他出去以後,裝作萎縮的樣子跟那幾個人討了饒,又從隨身的錢袋裏掏出了幾個銀珠子放到了那個領頭的人手中,做足了功夫,那幾個人見有錢分了,又有公事在身,聽為首那個剛剛進去看過的人說沒有問題以後,也沒多做糾纏,就放他們走了,坐上馬車寒風一吹過,他才驚覺剛才已經出了一身的汗,複又想起剛才白淺的那一套漂亮的手段,心裏不由得生出了幾分敬佩的同時,也鬆了一口氣。
與此同時,車廂裏麵的白淺,也是鬆了一口氣。
瓷白的皮膚已經隱隱的透著輕聲,小腿帶著抽搐的痛感,緊繃著,臉上出了一層汗,想起剛才的驚險他也心有餘悸,手上的動作不停,一把扯去了蓋在那堆藥罐上的衣物,開始往自己的臉上塗塗抹抹,為自己易容起來,沒一會兒時間一個清俊卻雌雄莫辨的臉就出現在了車廂內。
將身邊的東西都打理好,他才平放著徐崢的身體躺在車廂裏,喘著粗氣,在額頭摸了一把汗。
坐久了才發現身體已經僵住了,他輕輕一動,腹部就傳來一陣墜痛,臥坐在地上更加明顯的能夠透過衣服看見那個微微凹起的腹部,以前他還沒注意,以為自己還跟平時一樣,衣服一擋什麼也就看不見了,但眼前這個明顯的弧度不斷地提醒著他,他們勢必要繼續趕路,還會遇見前來搜查的官兵。現在倒是可以應付一陣子,但是再往後,約莫不出半個月以後著肚子恐怕就會像吹皮球一樣,一下子鼓脹起來。

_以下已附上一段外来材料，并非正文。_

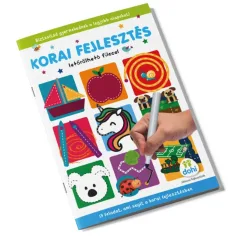 Cuaderno de actividades de desarrollo temprano con rotulador borrable
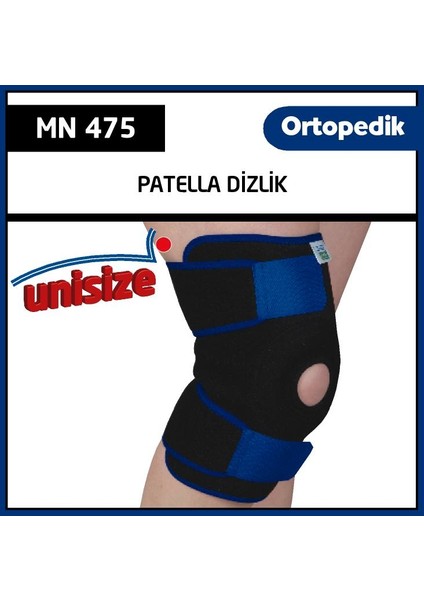 Patella Destekli Dizlik Standart Sıze
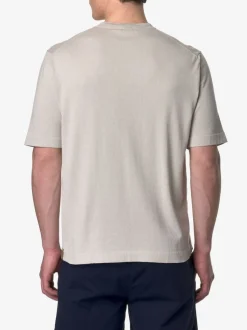 K-way Uomo T-shirt Beige Combe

到了那時......他的身份想要遮掩,恐怕都難了。
思索間他的目光不由得落在了那個還沒拉上的暗格裏,那是不知誰置辦的羅裙。
一個念頭在他的腦子裏一晃而過,卻讓他的臉色不由得發黑,死死地盯著那身衣物,那麼粉嫩的顏色,他似乎感覺的額角自己的青筋直往外冒了。
是的,剛才那一閃而過的念頭,便是他易做女子,他本身就並不夠高,長得又雌雄難辨,挺個肚子,扮作女人根本就不會有人會懷疑,可是......白淺的內心已經一萬隻小馬在四處奔騰了,他是一個男人啊好不,雖然一直以來都長得像個女人,但他真的不是女人啊,內流滿麵了。

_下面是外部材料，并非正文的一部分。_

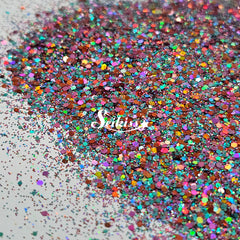 Twilight Holographic Chunky Glitter - Multicolor Small Glitter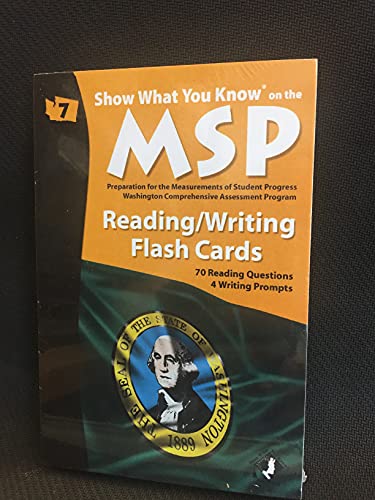 Stock image for Show What You Know / WASL Grade 7 Reading/Writing Flashcards for sale by Kingship Books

不過餘光一瞥間仍在昏迷中的徐崢,他又想起剛才的情況,就他和離影兩個人,偏他又挺個肚子行動不便,若不是剛才那一瞬間他趁著那個士兵不查之下施展了攝魂訣,恐怕後果就不會這麼簡單了,他們也許能夠逃出來,但是到時候留下了線索,那個人必定會加大搜索的力度,以後想在逃就難了。
這麼想著,他咬了咬牙將那套粉嫩粉嫩的羅裙拿出來換在了身上,非常時期非常對待吧。
不一會兒一個容顏迤邐的美女出現在了車廂中,不知道是不是因為羅裙突顯身材的緣故,他本來不甚明顯的腹部,在衣裙的勾勒出一道曼妙的弧度,隻看一眼,根本就不會有人去懷疑眼前這個人的性別。

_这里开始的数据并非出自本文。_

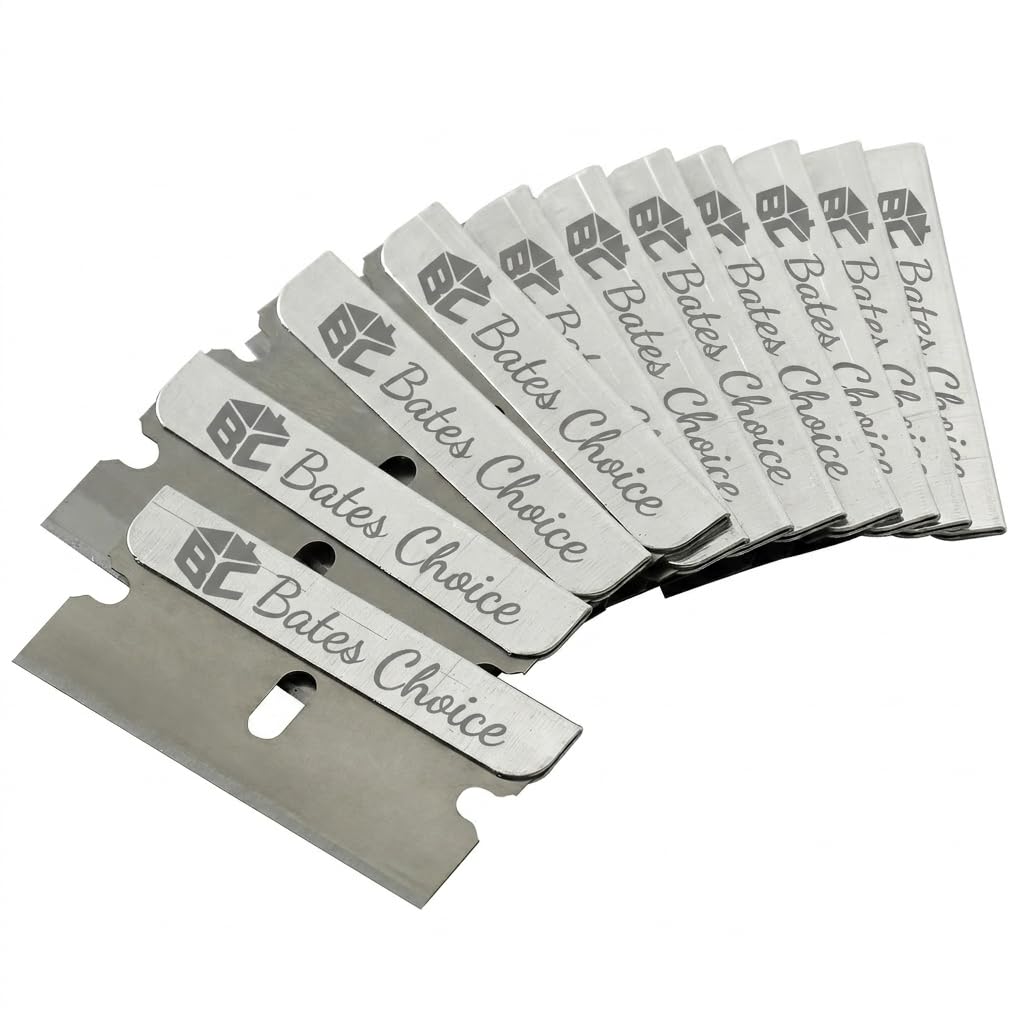 50 pcs Carbon Steel Flat Scraper Blades V745103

也幸虧白淺換過了行裝,果然,馬車沒行處多遠就又被攔下了,一個士兵拿著畫卷打開了門,離影警惕的跟在那人身後,可是門一開,倒是把他自己嚇了一跳,那邊說話慌亂的還在給官兵解釋呢,看見白淺差點沒叫出來,不過他機靈,話音一轉,就叫了一句:“夫人。”
白淺臉色一僵,瞪了他一眼,跟那個搜查的士兵客套了幾句,就把人打發了。
車上的人都被細細的盤查過後才又放行通過,因為前兩天他們這一行人都消失在昆侖山附近的原因,搜索的的人特別緊,天還沒亮呢,來來回回的就已經被攔下了四五回,不過士兵也念及車上有孕婦的原因,對過畫像之後,沒做更多的檢查,不然他們鐵定不會走的那麼順利。
這一路上,離影想起白淺每次打開門時那副臭的發黑的臉,就在心裏麵一陣悶笑,差點沒憋出內傷來。
灰色的馬車從絕境森林駛離以後,一路上就沒有在多做耽擱,應付了一路的官兵,用了一天的時間總算是出了昆侖地界,但就算是這樣他們兩個人也不敢多做停留,在黃昏的時候,他們路過了一個小鎮,白淺吩咐了離影幾句,偷偷摸摸的采購了一些藥材,糧食等等應急的物件以後,連夜馬不停蹄的又開始趕路。